Once England’s National Institute for Care and Excellence (NICE) recommends a new drug for patients, the National Health Service (NHS) must pay for it, if it’s prescribed by a doctor.

But with a limited budget, NHS spending on new drugs means other health services won’t be funded – and this isn’t always considered when policymakers and health professionals weigh the cost-effectiveness of new medicines, according to the study in the Lancet medical journal.

With that gap in mind, the researchers from UK and US universities modelled how this trade-off shapes the health of England’s population overall.

“We know patients are deriving benefits from new drugs, but that comes at a cost to others in society who may have to forego access to services because funding has to be reallocated to paying for drugs rather than anything else,” Huseyin Naci, an associate professor of health policy at the London School of Economics and the study’s lead author, told Euronews Health.

“They are the invisible people who are losing out as a result of explicitly prioritising the health benefits we get from drugs”.

Public spending trade-offs

Other analyses have shown that, on average, it costs about £15,000 (€18,000) to pay for one year of health, a measure known as quality-adjusted life years (QALYs).

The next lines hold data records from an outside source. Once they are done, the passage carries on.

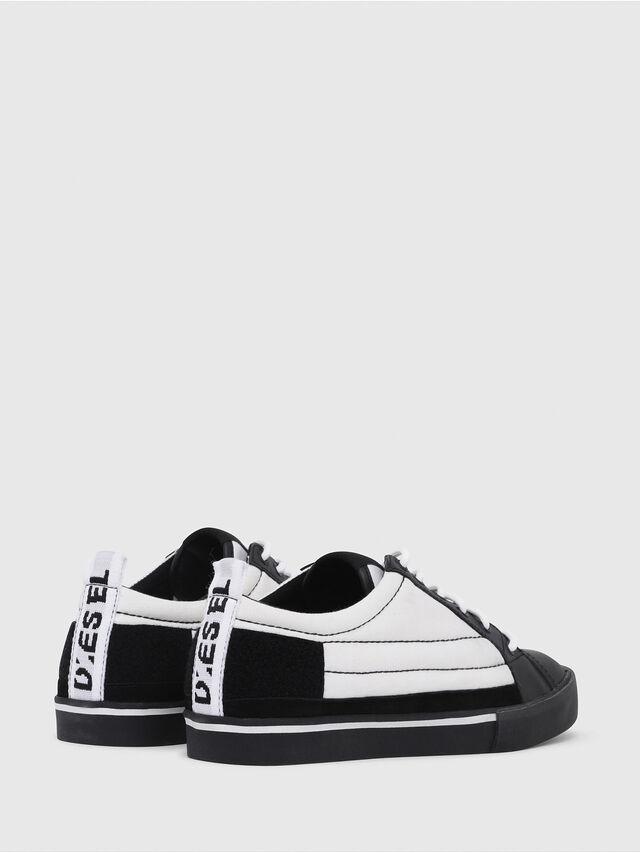 Diesel - D-VELOWS LOW PATCH, Negro/Blanco - Sneakers - Image 3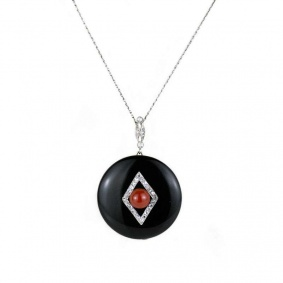 18K White Gold Onyx, Coral and Diamond Pendant c.1920.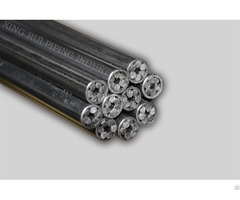 Thermic Lance Pipe 17 3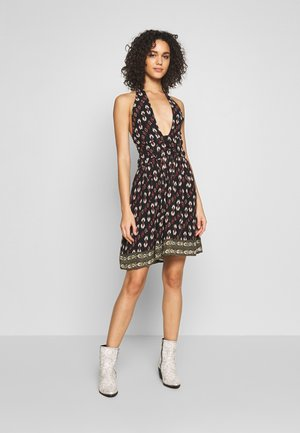 KIMY - Day dress - multi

The researchers used that figure to estimate the number of healthy years that could essentially be bought with the £75.1 billion (€90.2 billion) the NHS spent on new drugs between 2000 and 2020, if the funding had instead been allocated to other medical services or treatments.

They found the new drugs earned nearly 3.75 million QALYS for about 19.8 million patients – but if that funding had been used for other health services, it could have supported 5 million QALYs.

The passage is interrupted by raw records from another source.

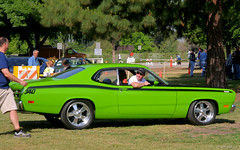 1971 Plymouth Duster 340 - green - svr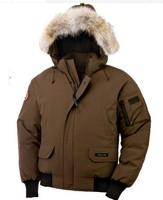 Top Selling 5 Colors Women's men's Goose Down Coat Lady's Winter Coat Goose Down  Winter Jacket XS-XXL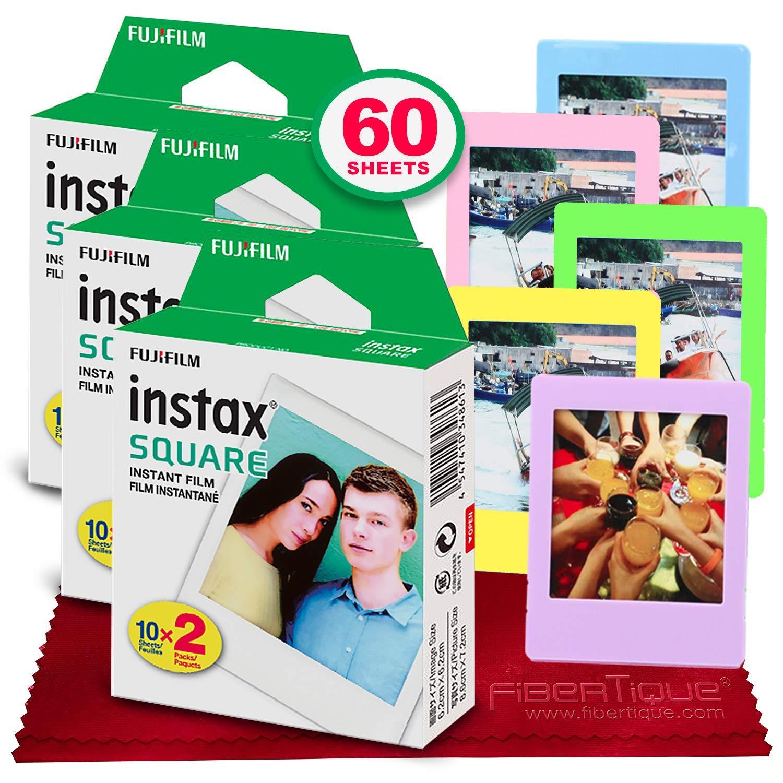 Fujifilm instax Square Instant Film (60 Exposures) Compatible Instax Square SQ6, SQ10 and SQ20 Instant Cameras + 5 Color Picture Frames + FiberTique Cleaning Cloth by Fujifilm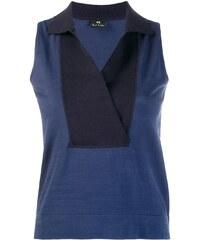 2e5c8f8a45 Kék Női galléros pólók, pólóingek | 190 termék egy helyen - Glami.hu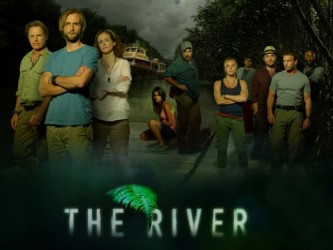 The River tv show photo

That’s a net loss of about 1.25 million healthy life years.

The researchers did not link the sacrificed QALYs to any specific medical care, but rather estimated the aggregate health impact, Naci said.

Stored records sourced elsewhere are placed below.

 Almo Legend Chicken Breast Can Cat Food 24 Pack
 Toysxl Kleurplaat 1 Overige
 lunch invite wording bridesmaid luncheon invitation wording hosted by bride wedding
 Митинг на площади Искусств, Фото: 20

For example, in 2010 NICE recommended the drug trastuzumab for patients with later-stage stomach cancer, estimating that about £43,200 (€51,900) worth of trastuzumab buys one healthy life year.

In the analysis, that translates to 2.88 healthy years lost elsewhere.

A NICE spokesperson acknowledged that spending money on new medicines does displace funding for other health services, but said that the agency only recommends new treatments that “offer value-for-money for the taxpayer”.

“Every pound of the NHS budget can only be spent once,” the NICE spokesperson said, adding that even if the agency did not recommend the new drugs, they would likely be prescribed for some patients anyway, leading to disparities in access at the local level.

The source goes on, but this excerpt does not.